The Federal Trade Commission (FTC) recently weighed in and the ripple effect has yet to be understood.

Decision on monopolies

On Dec. 4, 2012 the FTC formally voted to approve a settlement of a complaint they brought against Renown Health, a healthcare system in Nevada. The complaint alleged that the three-hospital system established some type of illegal monopoly for heart-care services. Renown had bought two cardiology groups, whose 31 doctors gave Renown control over 88 percent of the market for cardiology, the FTC stated. The FTC ruled that such a monopoly controlled market share. Monopolies are often not allowed by the FTC.

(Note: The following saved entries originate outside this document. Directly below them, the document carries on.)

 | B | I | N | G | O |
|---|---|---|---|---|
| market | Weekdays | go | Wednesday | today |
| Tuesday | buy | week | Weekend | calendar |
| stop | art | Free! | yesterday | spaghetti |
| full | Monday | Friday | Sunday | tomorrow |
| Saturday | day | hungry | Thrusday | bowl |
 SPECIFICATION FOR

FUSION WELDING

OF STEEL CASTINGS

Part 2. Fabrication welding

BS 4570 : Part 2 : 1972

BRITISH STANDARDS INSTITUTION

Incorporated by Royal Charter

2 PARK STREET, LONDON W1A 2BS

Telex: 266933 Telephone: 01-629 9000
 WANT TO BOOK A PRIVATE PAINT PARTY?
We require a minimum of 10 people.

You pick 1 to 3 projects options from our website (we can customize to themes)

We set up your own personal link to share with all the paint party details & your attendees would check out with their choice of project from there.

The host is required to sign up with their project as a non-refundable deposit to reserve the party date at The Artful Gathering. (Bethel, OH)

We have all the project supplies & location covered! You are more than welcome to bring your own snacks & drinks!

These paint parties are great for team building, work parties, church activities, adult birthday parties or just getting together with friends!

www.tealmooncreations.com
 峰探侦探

Rather than ordering Renown to unwind the acquisitions, the FTC voted unanimously to allow up to 10 of its Renown cardiologists to disregard the non-compete language in their employment contracts. The FTC said voiding 10 non-compete agreements would restore competition for cardiology in the Reno metro area.

Eight physicians have already notified Renown they intend to work for other area hospitals, and two others are planning to move into private practice. The CEO of Renown Health said: “We understand the pressures the FTC is under, but it would be helpful to the industry if various government agencies would speak with one voice on whether or not consolidation is a good thing in the era of healthcare reform. On the one hand, we are being pressed to consolidate and integrate, and on the other we are being restrained by outdated laws regulating physician and hospital relationships.”

What is clear is that the enforceability of non-compete agreements will likely continue to evolve as healthcare keeps changing. At this point the enforceability of the restriction on Dr. Disgruntled is likely to be determined by which state he chooses to practice in.